TASK PROMPT: The response must be made up of the lines in the entries below that contain "google".
TASK INPUTS: Begin
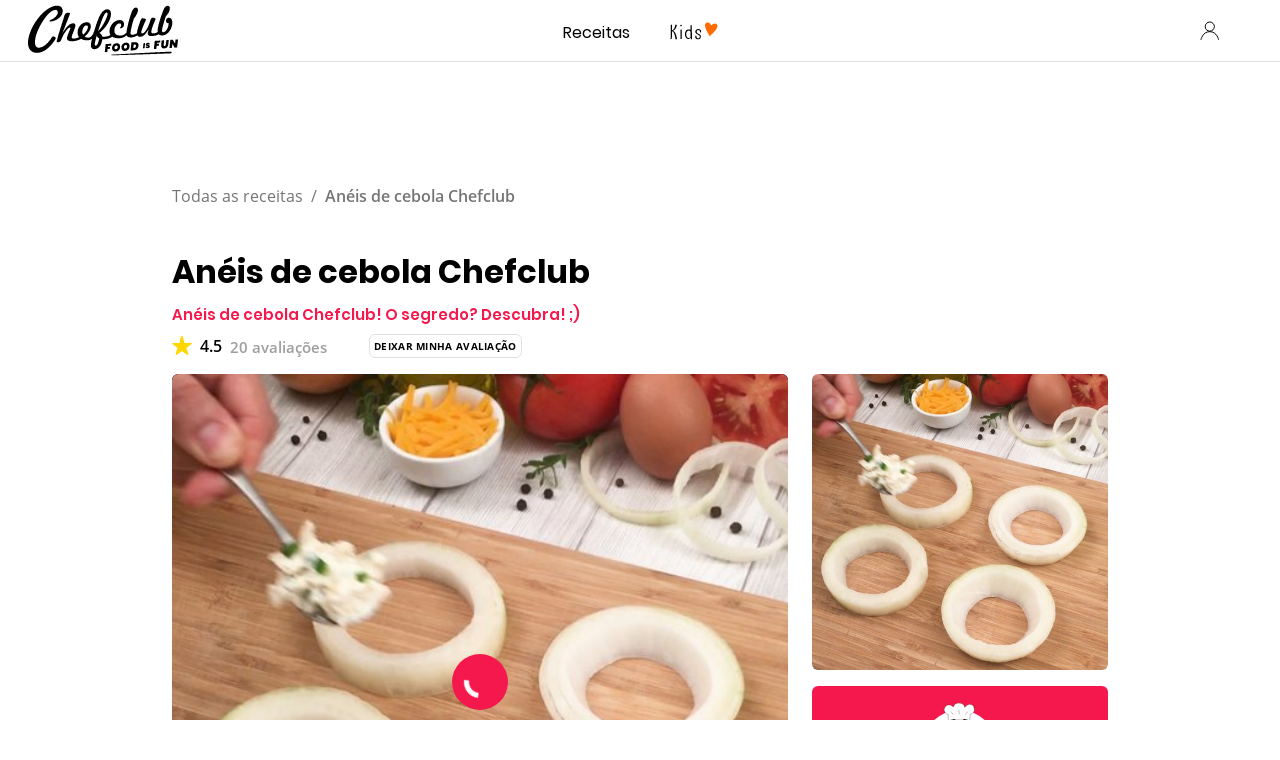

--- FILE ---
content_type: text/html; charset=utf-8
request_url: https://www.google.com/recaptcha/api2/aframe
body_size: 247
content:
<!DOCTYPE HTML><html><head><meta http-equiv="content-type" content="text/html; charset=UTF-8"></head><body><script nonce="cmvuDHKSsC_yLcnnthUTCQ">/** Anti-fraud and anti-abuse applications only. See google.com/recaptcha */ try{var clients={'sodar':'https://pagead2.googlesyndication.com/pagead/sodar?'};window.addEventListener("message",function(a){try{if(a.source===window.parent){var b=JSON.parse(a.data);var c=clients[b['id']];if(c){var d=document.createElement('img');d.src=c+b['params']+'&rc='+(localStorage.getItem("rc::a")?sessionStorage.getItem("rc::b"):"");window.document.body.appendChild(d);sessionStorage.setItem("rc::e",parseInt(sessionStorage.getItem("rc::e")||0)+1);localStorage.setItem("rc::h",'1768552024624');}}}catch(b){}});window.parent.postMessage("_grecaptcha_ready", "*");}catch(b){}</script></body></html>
TASK INPUTS: End
TASK INPUTS: Begin
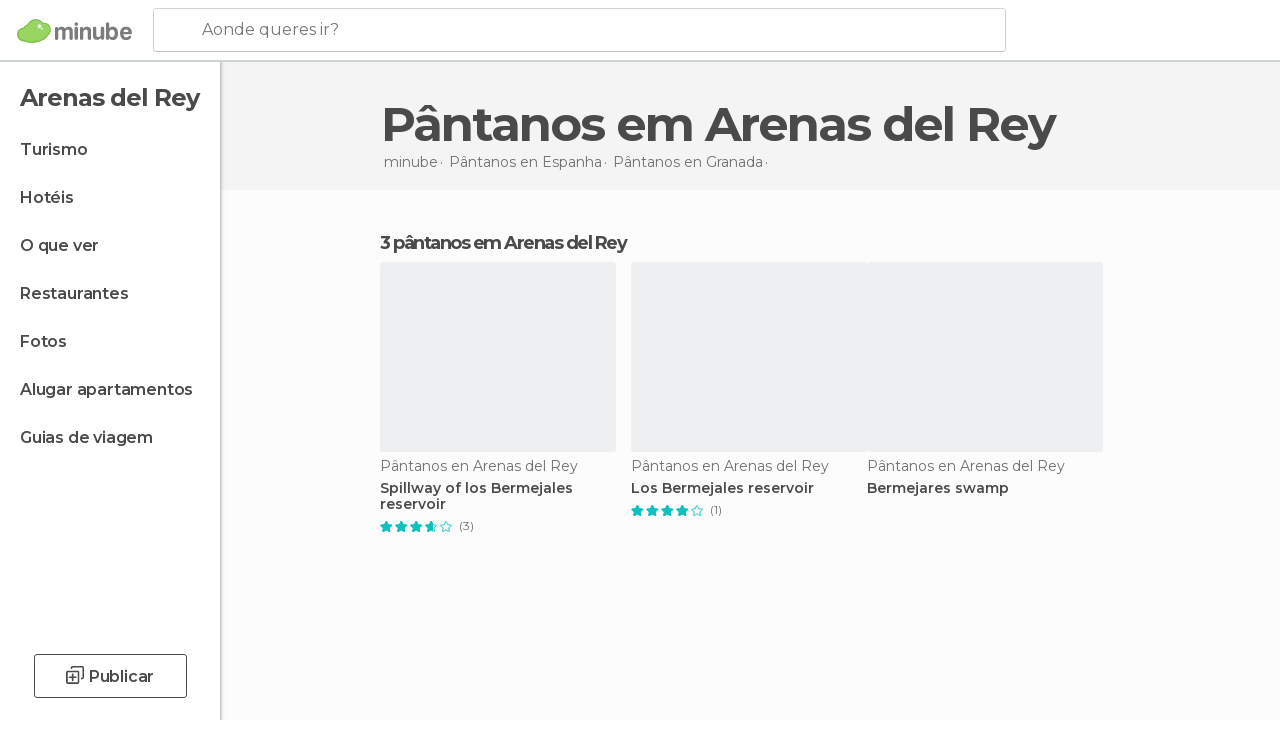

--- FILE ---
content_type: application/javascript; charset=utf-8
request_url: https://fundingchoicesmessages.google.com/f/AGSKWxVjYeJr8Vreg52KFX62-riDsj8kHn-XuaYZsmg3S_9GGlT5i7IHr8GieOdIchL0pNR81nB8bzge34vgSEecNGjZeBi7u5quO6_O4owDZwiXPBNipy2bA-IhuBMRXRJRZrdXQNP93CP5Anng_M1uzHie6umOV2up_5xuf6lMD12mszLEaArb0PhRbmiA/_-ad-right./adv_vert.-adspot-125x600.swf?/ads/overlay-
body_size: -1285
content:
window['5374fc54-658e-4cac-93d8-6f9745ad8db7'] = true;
TASK INPUTS: End
RESULT OF THE TASK:
request_url: https://www.google.com/recaptcha/api2/aframe
<!DOCTYPE HTML><html><head><meta http-equiv="content-type" content="text/html; charset=UTF-8"></head><body><script nonce="cmvuDHKSsC_yLcnnthUTCQ">/** Anti-fraud and anti-abuse applications only. See google.com/recaptcha */ try{var clients={'sodar':'https://pagead2.googlesyndication.com/pagead/sodar?'};window.addEventListener("message",function(a){try{if(a.source===window.parent){var b=JSON.parse(a.data);var c=clients[b['id']];if(c){var d=document.createElement('img');d.src=c+b['params']+'&rc='+(localStorage.getItem("rc::a")?sessionStorage.getItem("rc::b"):"");window.document.body.appendChild(d);sessionStorage.setItem("rc::e",parseInt(sessionStorage.getItem("rc::e")||0)+1);localStorage.setItem("rc::h",'1768552024624');}}}catch(b){}});window.parent.postMessage("_grecaptcha_ready", "*");}catch(b){}</script></body></html>
request_url: https://fundingchoicesmessages.google.com/f/AGSKWxVjYeJr8Vreg52KFX62-riDsj8kHn-XuaYZsmg3S_9GGlT5i7IHr8GieOdIchL0pNR81nB8bzge34vgSEecNGjZeBi7u5quO6_O4owDZwiXPBNipy2bA-IhuBMRXRJRZrdXQNP93CP5Anng_M1uzHie6umOV2up_5xuf6lMD12mszLEaArb0PhRbmiA/_-ad-right./adv_vert.-adspot-125x600.swf?/ads/overlay-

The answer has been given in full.